System Architecture (High-Level)
Here’s how the system is structured:
┌──────────────────────┐
│ Frontend (HTML) │
│ + WebSocket Client │
└─────────┬────────────┘
│
▼
┌──────────────────────┐
│ FastAPI │
│ (API + WebSockets) │
└─────────┬────────────┘
│
┌─────────────────┼─────────────────┐
▼ ▼ ▼
┌──────────────┐ ┌──────────────┐ ┌──────────────┐
│ Claude API │ │ Tavily API │ │ Exa API │
│ (Agent Brain)│ │ (Search) │ │ (Deep Data) │
└──────────────┘ └──────────────┘ └──────────────┘
│
▼
┌──────────────────────┐
│ PostgreSQL DB │
│ (Jobs + Tracking) │
└──────────────────────┘
Key idea:
Claude is not just generating text — it is orchestrating actions via tools.
Claude Tool Use: Turning LLM into an Agent
This is where things get interesting.
Instead of prompting Claude to “write a cover letter,” I gave it tools like:
search_jobsresearch_companygenerate_application
Claude decides when to call which tool.
Example: Company Research Tool
tools = [
{
"name": "research_company",
"description": "Fetch detailed company insights",
"input_schema": {
"type": "object",
"properties": {
"company_name": {"type": "string"}
},
"required": ["company_name"]
}
}
]
Claude Call
response = client.messages.create(
model="claude-3-opus-20240229",
max_tokens=1024,
tools=tools,
messages=[
{"role": "user", "content": "Apply to backend roles at Stripe"}
]
)
Tool Execution Layer
def research_company(company_name):
tavily_data = tavily.search(company_name)
exa_data = exa.get_company_info(company_name)
return {
"summary": tavily_data["summary"],
"culture": exa_data["culture"],
"tech_stack": exa_data["tech"]
}
What’s powerful here?
Claude:
- Decides when to research
- Uses the data to adapt the application
- Maintains context across steps
This turns it from a chatbot into a decision-making system.
FastAPI + WebSocket Pipeline
I didn’t want a “click → wait → response” UX.

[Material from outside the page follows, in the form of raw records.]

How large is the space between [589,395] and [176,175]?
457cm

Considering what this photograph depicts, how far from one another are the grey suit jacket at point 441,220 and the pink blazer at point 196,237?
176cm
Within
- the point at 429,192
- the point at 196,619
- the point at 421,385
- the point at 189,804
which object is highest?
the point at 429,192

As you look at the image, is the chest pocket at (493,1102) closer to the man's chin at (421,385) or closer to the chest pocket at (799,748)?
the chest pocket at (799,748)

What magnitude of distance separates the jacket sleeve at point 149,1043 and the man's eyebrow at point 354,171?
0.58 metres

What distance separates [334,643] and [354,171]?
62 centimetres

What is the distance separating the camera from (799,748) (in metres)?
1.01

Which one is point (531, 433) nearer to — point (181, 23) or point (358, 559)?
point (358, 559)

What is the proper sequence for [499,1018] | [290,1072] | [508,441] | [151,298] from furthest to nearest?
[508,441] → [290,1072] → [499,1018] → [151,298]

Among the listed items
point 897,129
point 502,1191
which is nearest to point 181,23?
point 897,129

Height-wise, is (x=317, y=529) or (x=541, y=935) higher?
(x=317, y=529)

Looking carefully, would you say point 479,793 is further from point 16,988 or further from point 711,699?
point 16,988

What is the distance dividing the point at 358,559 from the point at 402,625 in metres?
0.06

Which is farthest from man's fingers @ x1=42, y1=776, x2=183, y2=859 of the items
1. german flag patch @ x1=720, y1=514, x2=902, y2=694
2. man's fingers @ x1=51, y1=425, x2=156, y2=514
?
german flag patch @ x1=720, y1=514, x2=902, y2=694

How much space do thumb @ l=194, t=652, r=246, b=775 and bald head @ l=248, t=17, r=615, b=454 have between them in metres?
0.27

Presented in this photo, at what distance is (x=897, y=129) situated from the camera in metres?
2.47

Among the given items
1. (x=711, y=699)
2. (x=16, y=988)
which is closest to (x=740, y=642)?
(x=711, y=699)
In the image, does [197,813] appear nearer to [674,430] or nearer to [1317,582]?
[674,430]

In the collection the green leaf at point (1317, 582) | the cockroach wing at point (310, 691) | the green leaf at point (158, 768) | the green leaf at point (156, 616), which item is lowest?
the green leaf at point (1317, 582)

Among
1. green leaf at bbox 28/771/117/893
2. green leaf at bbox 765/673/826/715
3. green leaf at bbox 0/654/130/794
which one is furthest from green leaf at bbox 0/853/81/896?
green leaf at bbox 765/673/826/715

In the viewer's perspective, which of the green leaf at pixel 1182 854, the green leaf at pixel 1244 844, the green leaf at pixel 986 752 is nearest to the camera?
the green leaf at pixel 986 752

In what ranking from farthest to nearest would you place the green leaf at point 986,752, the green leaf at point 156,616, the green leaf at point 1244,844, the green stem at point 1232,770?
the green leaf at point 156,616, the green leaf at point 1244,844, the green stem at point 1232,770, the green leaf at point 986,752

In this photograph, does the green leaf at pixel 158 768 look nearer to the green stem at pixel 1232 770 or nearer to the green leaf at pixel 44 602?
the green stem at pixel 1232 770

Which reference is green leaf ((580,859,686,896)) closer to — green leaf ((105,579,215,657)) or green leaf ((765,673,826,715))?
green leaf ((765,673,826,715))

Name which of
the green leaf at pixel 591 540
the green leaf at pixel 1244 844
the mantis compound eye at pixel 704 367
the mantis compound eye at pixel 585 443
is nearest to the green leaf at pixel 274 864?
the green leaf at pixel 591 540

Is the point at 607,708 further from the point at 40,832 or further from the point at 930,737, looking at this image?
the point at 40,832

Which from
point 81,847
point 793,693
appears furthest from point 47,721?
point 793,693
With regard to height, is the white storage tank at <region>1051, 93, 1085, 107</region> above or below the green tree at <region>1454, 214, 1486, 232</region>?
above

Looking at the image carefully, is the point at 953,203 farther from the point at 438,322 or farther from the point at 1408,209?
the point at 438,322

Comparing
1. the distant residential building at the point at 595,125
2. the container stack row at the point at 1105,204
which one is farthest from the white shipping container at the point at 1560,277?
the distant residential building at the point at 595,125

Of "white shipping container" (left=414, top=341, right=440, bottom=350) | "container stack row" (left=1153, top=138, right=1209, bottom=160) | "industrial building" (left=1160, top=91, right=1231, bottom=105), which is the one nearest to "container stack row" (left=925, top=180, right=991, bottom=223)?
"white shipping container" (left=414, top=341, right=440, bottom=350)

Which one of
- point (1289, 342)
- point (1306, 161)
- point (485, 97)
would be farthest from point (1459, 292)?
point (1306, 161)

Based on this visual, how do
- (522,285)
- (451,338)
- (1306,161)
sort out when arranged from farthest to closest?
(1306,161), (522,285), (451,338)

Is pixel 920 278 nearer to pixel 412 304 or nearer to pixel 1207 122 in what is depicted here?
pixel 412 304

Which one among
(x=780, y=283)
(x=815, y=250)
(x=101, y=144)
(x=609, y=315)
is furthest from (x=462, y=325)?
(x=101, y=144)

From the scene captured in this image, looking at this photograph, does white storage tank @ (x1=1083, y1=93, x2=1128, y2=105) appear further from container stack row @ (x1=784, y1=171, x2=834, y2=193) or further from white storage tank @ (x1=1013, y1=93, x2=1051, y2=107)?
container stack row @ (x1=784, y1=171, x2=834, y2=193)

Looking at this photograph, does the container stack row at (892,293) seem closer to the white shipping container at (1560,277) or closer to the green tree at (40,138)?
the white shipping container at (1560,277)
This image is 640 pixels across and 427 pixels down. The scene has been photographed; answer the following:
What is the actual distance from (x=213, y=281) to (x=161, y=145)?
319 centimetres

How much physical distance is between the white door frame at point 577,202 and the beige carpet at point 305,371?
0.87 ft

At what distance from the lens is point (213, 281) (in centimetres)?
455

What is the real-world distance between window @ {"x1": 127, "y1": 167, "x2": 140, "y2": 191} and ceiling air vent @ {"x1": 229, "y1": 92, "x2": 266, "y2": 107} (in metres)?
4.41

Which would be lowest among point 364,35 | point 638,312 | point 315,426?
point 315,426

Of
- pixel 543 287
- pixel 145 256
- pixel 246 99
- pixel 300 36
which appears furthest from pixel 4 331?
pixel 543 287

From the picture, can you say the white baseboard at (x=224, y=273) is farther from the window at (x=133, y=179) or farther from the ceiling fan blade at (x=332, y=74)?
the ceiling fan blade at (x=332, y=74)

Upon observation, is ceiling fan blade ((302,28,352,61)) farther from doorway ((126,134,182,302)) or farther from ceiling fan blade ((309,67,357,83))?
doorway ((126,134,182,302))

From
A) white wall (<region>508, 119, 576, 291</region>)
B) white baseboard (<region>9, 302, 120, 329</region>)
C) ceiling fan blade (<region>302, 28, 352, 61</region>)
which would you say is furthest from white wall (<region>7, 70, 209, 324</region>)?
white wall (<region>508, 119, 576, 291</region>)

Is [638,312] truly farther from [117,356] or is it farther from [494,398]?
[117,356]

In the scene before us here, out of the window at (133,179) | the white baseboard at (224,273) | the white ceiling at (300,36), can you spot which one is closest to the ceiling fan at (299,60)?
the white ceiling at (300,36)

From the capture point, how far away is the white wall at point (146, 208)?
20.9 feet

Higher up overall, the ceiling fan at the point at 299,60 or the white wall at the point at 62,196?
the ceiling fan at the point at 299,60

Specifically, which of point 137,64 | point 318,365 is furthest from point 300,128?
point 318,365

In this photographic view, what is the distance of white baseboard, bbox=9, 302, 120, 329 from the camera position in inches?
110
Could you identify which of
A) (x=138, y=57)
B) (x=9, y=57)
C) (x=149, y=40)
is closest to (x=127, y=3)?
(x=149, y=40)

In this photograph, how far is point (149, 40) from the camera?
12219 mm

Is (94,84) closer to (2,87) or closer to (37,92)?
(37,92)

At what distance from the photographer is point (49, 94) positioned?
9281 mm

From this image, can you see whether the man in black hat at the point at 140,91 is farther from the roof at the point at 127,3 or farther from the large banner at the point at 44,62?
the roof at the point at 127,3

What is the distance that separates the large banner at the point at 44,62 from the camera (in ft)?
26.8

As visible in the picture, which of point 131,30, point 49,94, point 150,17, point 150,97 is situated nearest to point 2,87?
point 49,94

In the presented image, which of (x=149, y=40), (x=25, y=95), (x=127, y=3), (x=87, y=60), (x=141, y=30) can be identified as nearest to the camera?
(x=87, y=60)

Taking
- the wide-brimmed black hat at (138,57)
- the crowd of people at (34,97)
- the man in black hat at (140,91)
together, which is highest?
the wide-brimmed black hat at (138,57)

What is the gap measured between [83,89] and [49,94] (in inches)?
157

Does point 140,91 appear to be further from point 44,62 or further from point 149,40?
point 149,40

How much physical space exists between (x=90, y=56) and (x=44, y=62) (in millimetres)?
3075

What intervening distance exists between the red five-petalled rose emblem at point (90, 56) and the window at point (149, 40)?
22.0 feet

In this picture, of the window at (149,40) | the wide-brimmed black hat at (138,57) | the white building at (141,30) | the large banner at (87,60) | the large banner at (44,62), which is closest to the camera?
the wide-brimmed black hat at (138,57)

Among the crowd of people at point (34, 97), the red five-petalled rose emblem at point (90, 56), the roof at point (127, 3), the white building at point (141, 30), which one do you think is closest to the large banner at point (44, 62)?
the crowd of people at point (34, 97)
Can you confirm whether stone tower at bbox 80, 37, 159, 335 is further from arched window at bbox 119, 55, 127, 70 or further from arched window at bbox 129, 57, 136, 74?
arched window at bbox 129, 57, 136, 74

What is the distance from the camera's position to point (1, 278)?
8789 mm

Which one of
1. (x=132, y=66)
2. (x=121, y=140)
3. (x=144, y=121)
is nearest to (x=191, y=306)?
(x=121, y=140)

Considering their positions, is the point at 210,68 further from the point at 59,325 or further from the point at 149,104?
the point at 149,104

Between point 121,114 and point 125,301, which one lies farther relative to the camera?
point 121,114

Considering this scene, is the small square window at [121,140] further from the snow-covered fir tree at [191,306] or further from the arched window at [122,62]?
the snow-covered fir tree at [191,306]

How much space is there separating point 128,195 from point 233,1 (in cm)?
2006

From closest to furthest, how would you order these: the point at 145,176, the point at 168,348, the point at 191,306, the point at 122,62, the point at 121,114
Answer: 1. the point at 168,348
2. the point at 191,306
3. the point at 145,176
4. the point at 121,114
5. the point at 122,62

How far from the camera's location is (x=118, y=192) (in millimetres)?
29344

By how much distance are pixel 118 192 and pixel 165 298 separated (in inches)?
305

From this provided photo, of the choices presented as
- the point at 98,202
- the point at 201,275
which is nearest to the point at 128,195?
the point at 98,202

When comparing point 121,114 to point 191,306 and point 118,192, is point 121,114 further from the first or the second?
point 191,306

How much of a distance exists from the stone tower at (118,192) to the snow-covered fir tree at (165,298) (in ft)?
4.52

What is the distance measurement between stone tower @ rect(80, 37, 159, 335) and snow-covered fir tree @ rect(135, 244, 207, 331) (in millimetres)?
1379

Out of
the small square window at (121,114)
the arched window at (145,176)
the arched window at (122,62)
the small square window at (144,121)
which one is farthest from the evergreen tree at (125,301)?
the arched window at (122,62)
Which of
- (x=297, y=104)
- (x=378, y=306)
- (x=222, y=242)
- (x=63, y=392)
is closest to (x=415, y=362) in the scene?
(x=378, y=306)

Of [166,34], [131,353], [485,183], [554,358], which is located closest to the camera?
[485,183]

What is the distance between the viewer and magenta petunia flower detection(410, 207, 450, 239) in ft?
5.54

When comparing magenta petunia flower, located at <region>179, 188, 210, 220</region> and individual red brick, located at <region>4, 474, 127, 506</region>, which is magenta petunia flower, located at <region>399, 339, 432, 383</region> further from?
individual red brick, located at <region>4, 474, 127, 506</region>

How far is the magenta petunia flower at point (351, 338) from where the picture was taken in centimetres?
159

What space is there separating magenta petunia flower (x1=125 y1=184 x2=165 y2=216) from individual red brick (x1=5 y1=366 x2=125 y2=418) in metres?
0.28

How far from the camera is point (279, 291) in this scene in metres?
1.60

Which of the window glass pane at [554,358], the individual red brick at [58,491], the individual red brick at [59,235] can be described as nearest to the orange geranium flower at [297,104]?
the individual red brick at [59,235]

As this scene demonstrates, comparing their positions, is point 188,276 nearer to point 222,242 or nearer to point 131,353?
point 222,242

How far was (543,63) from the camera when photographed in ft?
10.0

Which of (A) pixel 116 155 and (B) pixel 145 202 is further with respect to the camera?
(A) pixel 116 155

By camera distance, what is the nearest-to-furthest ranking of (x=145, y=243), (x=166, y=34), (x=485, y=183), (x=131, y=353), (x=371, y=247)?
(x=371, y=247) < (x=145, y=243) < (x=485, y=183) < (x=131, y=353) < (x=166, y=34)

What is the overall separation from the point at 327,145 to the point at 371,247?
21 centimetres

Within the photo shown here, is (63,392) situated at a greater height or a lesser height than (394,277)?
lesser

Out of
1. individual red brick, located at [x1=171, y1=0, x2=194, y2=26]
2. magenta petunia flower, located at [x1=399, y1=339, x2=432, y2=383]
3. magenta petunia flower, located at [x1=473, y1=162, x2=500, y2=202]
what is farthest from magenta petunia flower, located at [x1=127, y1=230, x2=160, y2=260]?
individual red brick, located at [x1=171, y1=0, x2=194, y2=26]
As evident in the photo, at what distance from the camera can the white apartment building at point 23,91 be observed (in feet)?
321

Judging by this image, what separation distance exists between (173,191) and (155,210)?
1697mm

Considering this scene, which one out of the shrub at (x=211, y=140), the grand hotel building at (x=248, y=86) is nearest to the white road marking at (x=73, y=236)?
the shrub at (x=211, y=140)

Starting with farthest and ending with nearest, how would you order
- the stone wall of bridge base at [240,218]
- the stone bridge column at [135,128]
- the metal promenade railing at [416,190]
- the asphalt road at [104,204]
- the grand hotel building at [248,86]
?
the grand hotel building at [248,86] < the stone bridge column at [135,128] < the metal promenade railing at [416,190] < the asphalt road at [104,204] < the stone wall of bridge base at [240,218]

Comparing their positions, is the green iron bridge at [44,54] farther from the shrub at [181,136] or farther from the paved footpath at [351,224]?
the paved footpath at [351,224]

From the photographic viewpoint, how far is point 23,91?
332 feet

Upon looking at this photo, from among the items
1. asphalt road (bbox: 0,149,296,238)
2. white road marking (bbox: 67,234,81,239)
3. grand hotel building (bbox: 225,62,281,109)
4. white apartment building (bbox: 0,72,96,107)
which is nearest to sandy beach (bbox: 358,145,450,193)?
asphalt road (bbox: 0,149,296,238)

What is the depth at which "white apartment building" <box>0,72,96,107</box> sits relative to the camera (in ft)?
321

This is a streaming system.
Why WebSockets?
Because the agent:
- Finds jobs
- Researches companies
- Generates applications
…and I want the user to see that live.
Backend Flow
@app.websocket("/ws")
async def websocket_endpoint(ws: WebSocket):
await ws.accept()
while True:
query = await ws.receive_text()
# Step 1: Find jobs
jobs = search_jobs(query)
await ws.send_json({"stage": "jobs_found", "data": jobs})
for job in jobs:
# Step 2: Research
company_data = research_company(job["company"])
await ws.send_json({
"stage": "research_done",
"data": company_data
})
# Step 3: Generate application
application = generate_application(job, company_data)
await ws.send_json({
"stage": "application_ready",
"data": application
})
Frontend Behavior
- Connects via WebSocket
- Listens for
stageupdates - Renders results progressively
This creates a real-time agent experience.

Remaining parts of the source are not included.